▶ **Excerpt to read**
# # # # # # #

## Electrical Engineering Syllabus

**Preliminary Examination Syllabus**

**Electrical Circuits-Theory and Applications**

Circuit components, network graphs, KCL, KVL; circuit analysis methods : nodal analysis, mesh analysis; basic network theorems and applications; transient analysis : RL, RC and RLC circuits; sinusoidal steady state analysis; resonant circuits and applications; coupled circuits and applications; balanced 3-phase circuits. Two port networks, driving point and transfer functions; poles and zeros of network functions.

**Signals & Systems**

Representation of continuous-time and discrete-time signals & system's ; LTI systems; convolution; impulse response; time-domain analysis of LTI systems based on convolution and differential/difference equations. Fourier transform, Laplace transform, Z-transform, Transfer function. Sampling and recovery of signals.

# # # # # # #

▶ **Task to carry out**
In the electrical engineering syllabus, which three transforms are listed under Signals & Systems?

▶ **Information provided**
# # # # # # #

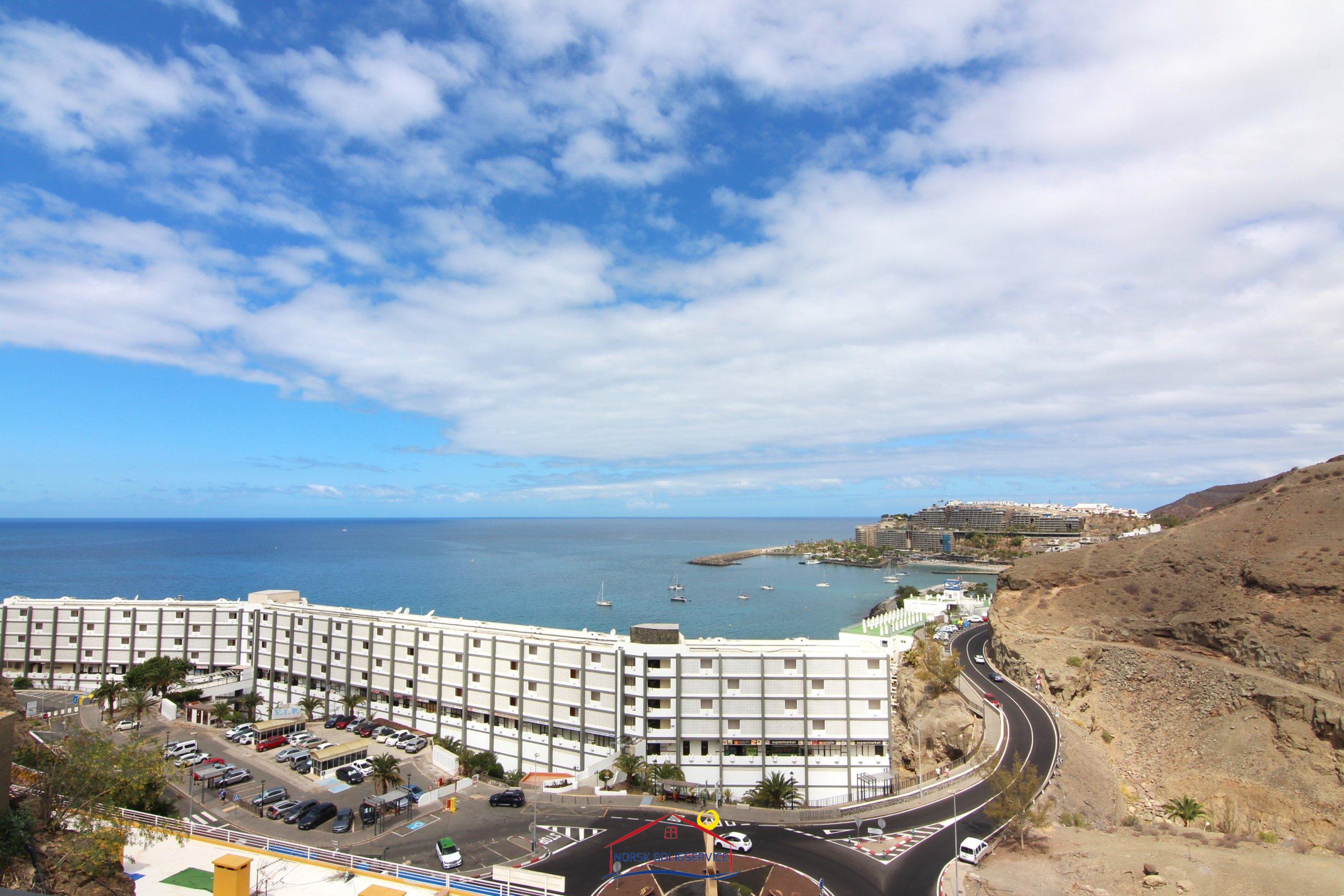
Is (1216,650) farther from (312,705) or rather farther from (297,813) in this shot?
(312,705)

# # # # # # #

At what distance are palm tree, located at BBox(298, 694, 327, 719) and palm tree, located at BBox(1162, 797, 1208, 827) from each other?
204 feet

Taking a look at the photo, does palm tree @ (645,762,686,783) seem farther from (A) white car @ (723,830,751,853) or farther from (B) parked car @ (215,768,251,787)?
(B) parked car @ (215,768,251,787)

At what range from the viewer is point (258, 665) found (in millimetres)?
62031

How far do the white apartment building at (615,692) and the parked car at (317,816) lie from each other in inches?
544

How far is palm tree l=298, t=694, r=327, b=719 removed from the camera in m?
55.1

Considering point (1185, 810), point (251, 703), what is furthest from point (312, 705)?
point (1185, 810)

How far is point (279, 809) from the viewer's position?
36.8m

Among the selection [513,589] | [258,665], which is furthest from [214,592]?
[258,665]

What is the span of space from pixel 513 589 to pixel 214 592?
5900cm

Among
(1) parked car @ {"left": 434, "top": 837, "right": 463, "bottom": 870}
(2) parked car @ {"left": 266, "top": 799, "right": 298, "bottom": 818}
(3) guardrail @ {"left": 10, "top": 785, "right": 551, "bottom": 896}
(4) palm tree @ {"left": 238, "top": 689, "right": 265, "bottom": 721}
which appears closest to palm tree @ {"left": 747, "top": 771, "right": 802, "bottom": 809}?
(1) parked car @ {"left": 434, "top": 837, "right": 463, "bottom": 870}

# # # # # # #

▶ **Full output**
Fourier transform, Laplace transform, and Z-transform.